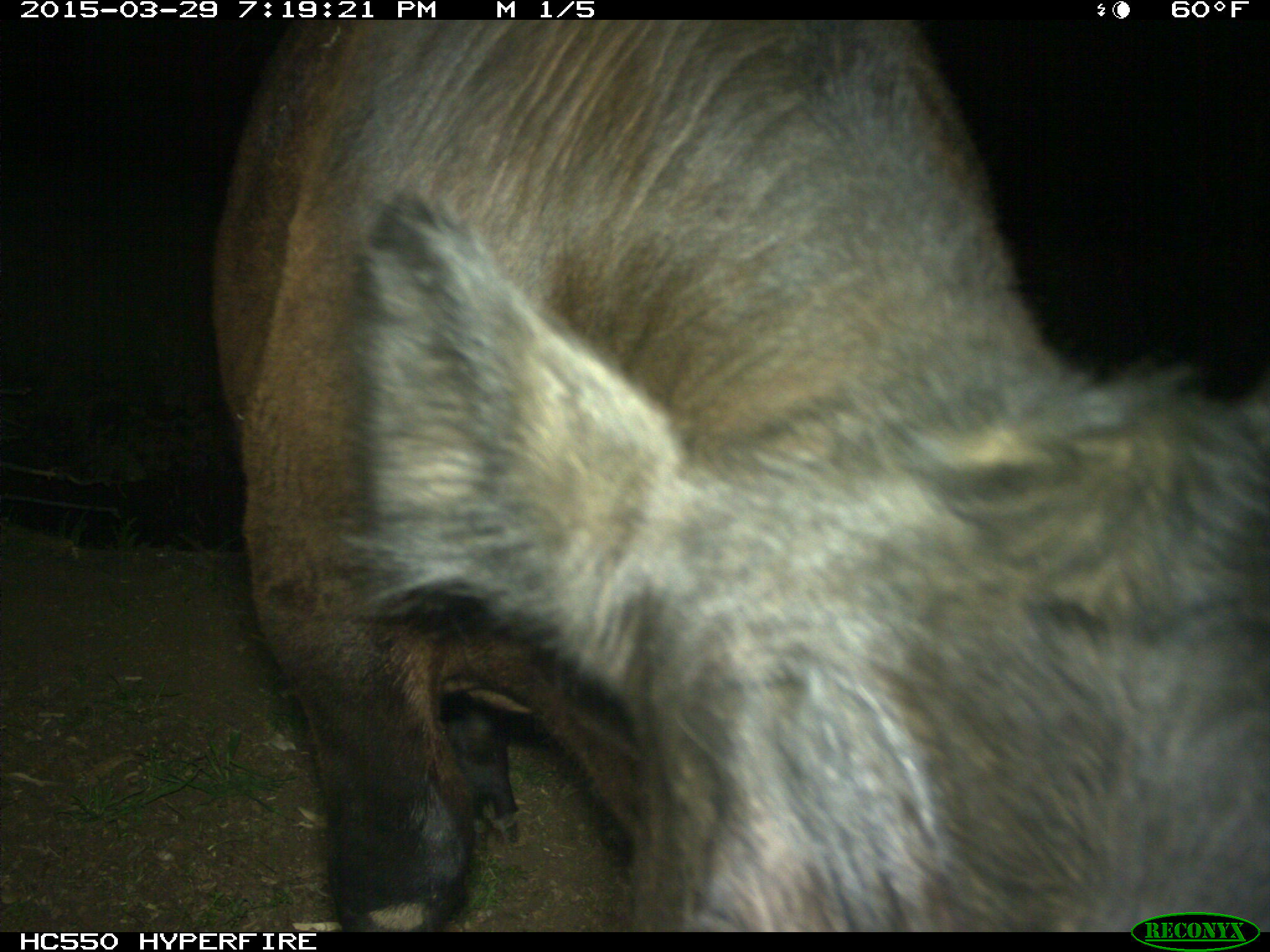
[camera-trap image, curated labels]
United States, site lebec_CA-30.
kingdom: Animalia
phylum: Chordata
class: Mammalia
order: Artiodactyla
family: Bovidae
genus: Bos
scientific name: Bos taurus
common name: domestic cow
━━━━━━━━━━━━━━━━━━━━
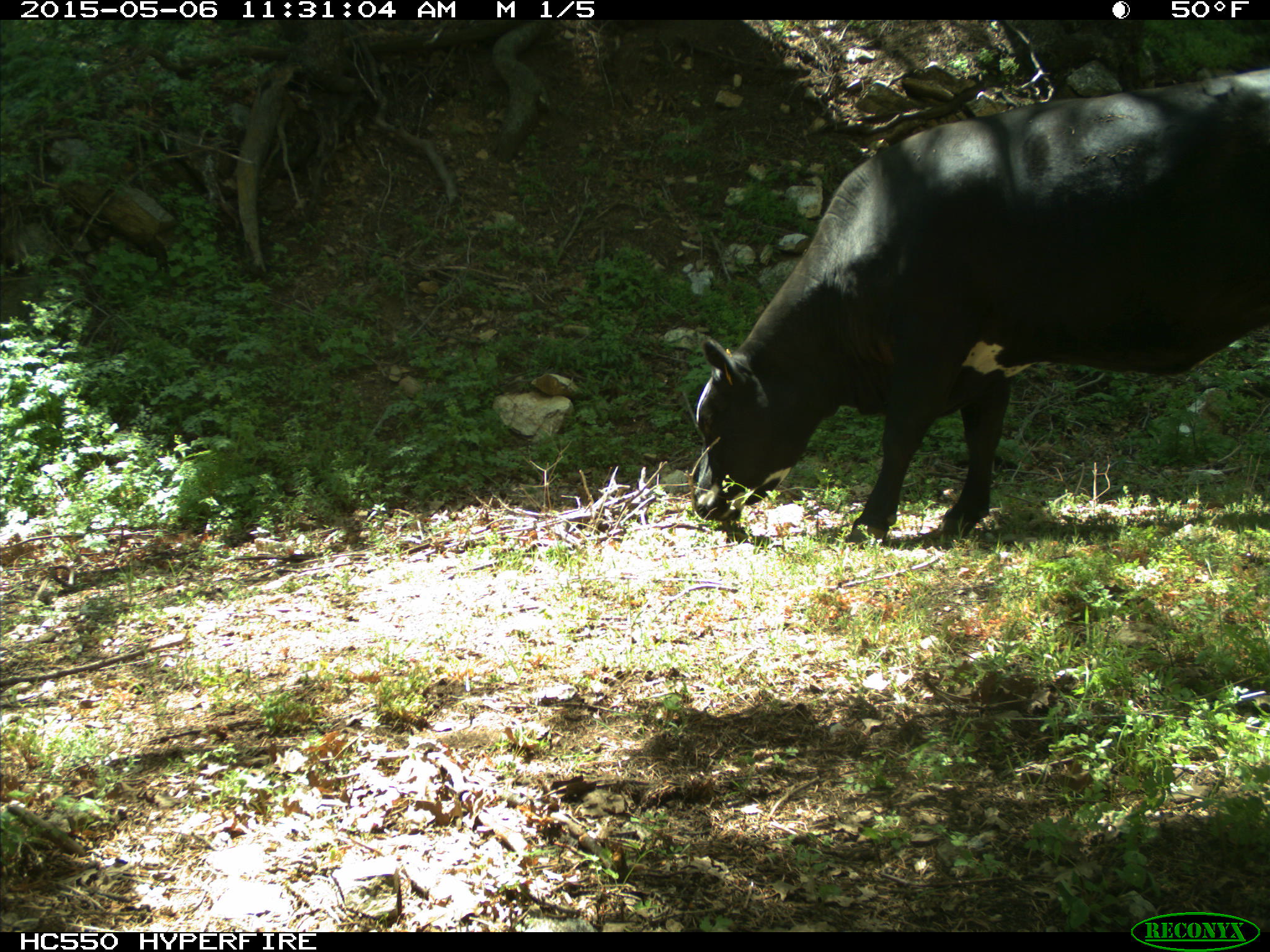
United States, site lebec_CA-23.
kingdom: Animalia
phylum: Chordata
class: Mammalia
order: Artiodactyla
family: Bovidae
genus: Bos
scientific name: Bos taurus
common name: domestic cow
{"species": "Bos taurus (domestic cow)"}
━━━━━━━━━━━━━━━━━━━━
◆ Assignment ◆
Gather, from the listing above, every line carrying the word "States".

◆ Exercise output ◆
United States, site lebec_CA-30.
United States, site lebec_CA-23.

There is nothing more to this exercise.